A la llamada de su Carbonero Alcalde

Los habitantes de La Peza se preparan para la 'pelea' con las tropas invasoras./PEPE MARÍN
Los habitantes de La Peza se preparan para la 'pelea' con las tropas invasoras. / PEPE MARÍN

Cientos de habitantes de La Peza y visitantes homenajean la literaria batalla relatada por Pedro Antonio de Alarcón

JESÚS JAVIER PÉREZGRANADA

Pedro Antonio de Alarcón relata la batalla entre franceses y lapeceños como un caos, «un infierno». El famoso cañón hecho con un tronco de encina dejó con su explosión más víctimas entre los locales que entre los invasores y aún así, el carácter de los defensores obligó a la retirada a las tropas napoleónicas. 208 años después los vecinos de la Villa de La Peza recrearon un año más el famoso episodio de la Guerra de Independencia inmortalizado por el accitano Pedro Antonio de Alarcón.

La heroica peripecia del Carbonero Alcalde, Manuel Atienza, y sus contemporáneos es una historia que se ha transmitido de generación en generación en la localidad. Los escolares se han encontrado con orgullo en sus libros de texto con las líneas escritas por Alarcón. Por ese motivo no de extrañar el arraigo que la recreación ha conseguido entre la población. «Para los lapeceños la historia del Carbonero Alcalde es algo que nos hace sentir muy orgullosos y el poder recrearla de un tiempo a esta parte es una gran satisfacción», comentó ayer Montse Sánchez, agente sociocultural del municipio, durante los preparativos de la batalla.

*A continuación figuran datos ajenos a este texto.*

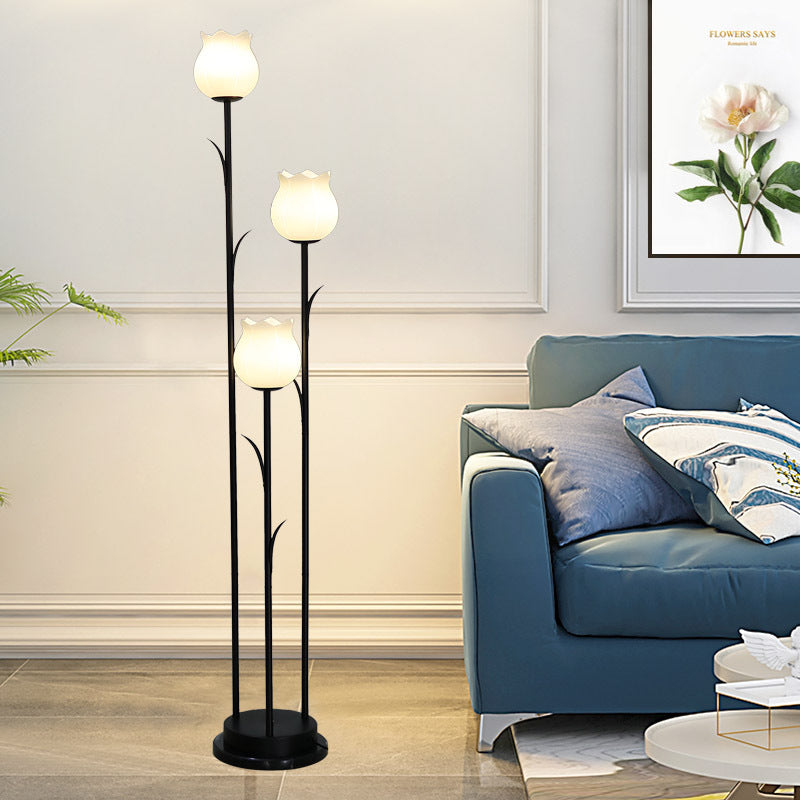 Fiorenza Stehlampe | Skandinavisches Design | Zylindrische Blütenform | 3-flammige Beleuchtung für Wohnzimmer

Aunque los momentos decisivos de la batalla se vivieron durante la tarde y todo el pueblo vivió desde primeras horas del sábado el ambiente de la recreación. Los más pequeños del pueblo se concentraron en la iglesia donde recibían la visita de mismísimo Manuel Atienza y algunas golosinas antes de refugiarse en el monte.

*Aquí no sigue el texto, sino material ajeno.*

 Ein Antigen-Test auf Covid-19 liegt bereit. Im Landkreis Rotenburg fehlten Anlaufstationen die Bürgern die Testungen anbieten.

Durante todo el día se pudo visitar un mercadillo con productos locales y de artesanía. No hay que olvidar que La Peza es la primera localidad en España con el distintivo de municipio gastrosaludable. Este año se pudo apreciar una mayor afluencia de vecinos y vecinas de la comarca atraídos por la participación del Carbonero Alcalde en la segunda Feria de la Accitania. Al mismo tiempo se pudieron visitar las diferentes escenas costumbristas que reflejaban los oficios y costumbres de la época a la que se remonta el relato. No faltaba el boliche en el que se elaboraba el carbón y que hace referencia al oficio del propio Manuel Atienza.

Pero el momento cumbre de la recreación comenzó pasadas las siete y media de la tarde. Eran los momentos también de más nervios para Agueda Toral, coordinadora de la parte teatral del evento. La masa actoral y técnica de la representación movía nada más y nada menos que a 150 personas. La recreación obligó incluso a la actual alcaldesa carbonera, Celia Santiago, a caracterizarse como una más de la masa de actores. Los trajes estuvieron en perfecto estado de revista, con un vestuario elaborado con tejidos y tintes naturales y cuidado hasta el último detalle. Es la aportación de un taller de costura de trajes de época desarrollado en la propia localidad.

En la plaza, las gradas de los toros se convirtieron en gradas para la representación. El tambor precedía a una comitiva que se abría paso entre los lapeceños concentrados en la plaza de España. La bélica comitiva partió entre disparos de la infantería carbonera y bendiciones del cura párroco desde la plaza hasta la confluencia del río Morollón y el arroyo Espique, donde se instaló el mítico cañón elaborado en un tronco de encina y con el que Manuel Atienza se enfrentó al ejército napoleónico, con trágicas consecuencias tanto para las filas de los atacantes como de los defensores.